+++ Records

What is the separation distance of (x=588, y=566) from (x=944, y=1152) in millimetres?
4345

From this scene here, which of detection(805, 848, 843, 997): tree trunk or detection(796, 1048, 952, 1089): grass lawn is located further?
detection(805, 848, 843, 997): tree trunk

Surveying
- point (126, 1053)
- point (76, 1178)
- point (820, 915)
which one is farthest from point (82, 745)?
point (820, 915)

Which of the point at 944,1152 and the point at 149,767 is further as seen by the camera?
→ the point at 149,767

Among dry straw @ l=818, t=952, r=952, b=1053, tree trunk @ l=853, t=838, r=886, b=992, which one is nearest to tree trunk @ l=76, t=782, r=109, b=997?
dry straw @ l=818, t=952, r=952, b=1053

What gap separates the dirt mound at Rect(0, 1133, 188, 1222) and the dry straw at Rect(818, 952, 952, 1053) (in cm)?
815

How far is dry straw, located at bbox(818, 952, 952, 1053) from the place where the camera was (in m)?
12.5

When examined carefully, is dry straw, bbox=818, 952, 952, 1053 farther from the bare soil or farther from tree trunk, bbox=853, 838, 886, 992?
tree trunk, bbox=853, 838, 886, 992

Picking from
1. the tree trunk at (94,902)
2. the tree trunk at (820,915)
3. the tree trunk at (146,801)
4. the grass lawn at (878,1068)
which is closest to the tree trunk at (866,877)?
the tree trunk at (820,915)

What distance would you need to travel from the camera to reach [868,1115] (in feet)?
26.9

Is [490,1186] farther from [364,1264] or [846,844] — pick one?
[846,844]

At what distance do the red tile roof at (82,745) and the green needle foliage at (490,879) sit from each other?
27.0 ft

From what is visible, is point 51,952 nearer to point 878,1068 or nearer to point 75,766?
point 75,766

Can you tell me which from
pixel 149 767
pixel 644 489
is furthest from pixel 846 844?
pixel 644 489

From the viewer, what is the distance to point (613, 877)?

++++++

= The request =
Reproduce all of the material above word for word.

= Exercise output =
What is the separation distance of (x=588, y=566) from (x=944, y=1152) in millimetres?
4345

From this scene here, which of detection(805, 848, 843, 997): tree trunk or detection(796, 1048, 952, 1089): grass lawn is located further?
detection(805, 848, 843, 997): tree trunk

Surveying
- point (126, 1053)
- point (76, 1178)
- point (820, 915)
which one is farthest from point (82, 745)?
point (820, 915)

Which of the point at 944,1152 and the point at 149,767 is further as seen by the camera?
→ the point at 149,767

Among dry straw @ l=818, t=952, r=952, b=1053, tree trunk @ l=853, t=838, r=886, b=992, which one is nearest to tree trunk @ l=76, t=782, r=109, b=997?
dry straw @ l=818, t=952, r=952, b=1053

What gap separates the dirt mound at Rect(0, 1133, 188, 1222) and the dry straw at Rect(818, 952, 952, 1053) (in cm)?
815

How far is dry straw, located at bbox(818, 952, 952, 1053) from the place where the camera was (in m)?
12.5

When examined carefully, is dry straw, bbox=818, 952, 952, 1053 farther from the bare soil or farther from tree trunk, bbox=853, 838, 886, 992?
tree trunk, bbox=853, 838, 886, 992

Picking from
1. the tree trunk at (94,902)
2. the tree trunk at (820,915)
3. the tree trunk at (146,801)
4. the grass lawn at (878,1068)
which is closest to the tree trunk at (866,877)?
the tree trunk at (820,915)

What distance would you need to travel from the camera to reach [868,1115] (in feet)?
26.9

Is [490,1186] farther from [364,1264] or [846,844] — pick one?
[846,844]

At what distance do the red tile roof at (82,745) and the green needle foliage at (490,879) sit from each other?
27.0 ft

From what is visible, is point 51,952 nearer to point 878,1068 or nearer to point 75,766?
point 75,766

Can you tell me which from
pixel 149 767
pixel 644 489
is furthest from pixel 846 844?
pixel 644 489

From the viewer, what is the distance to point (613, 877)?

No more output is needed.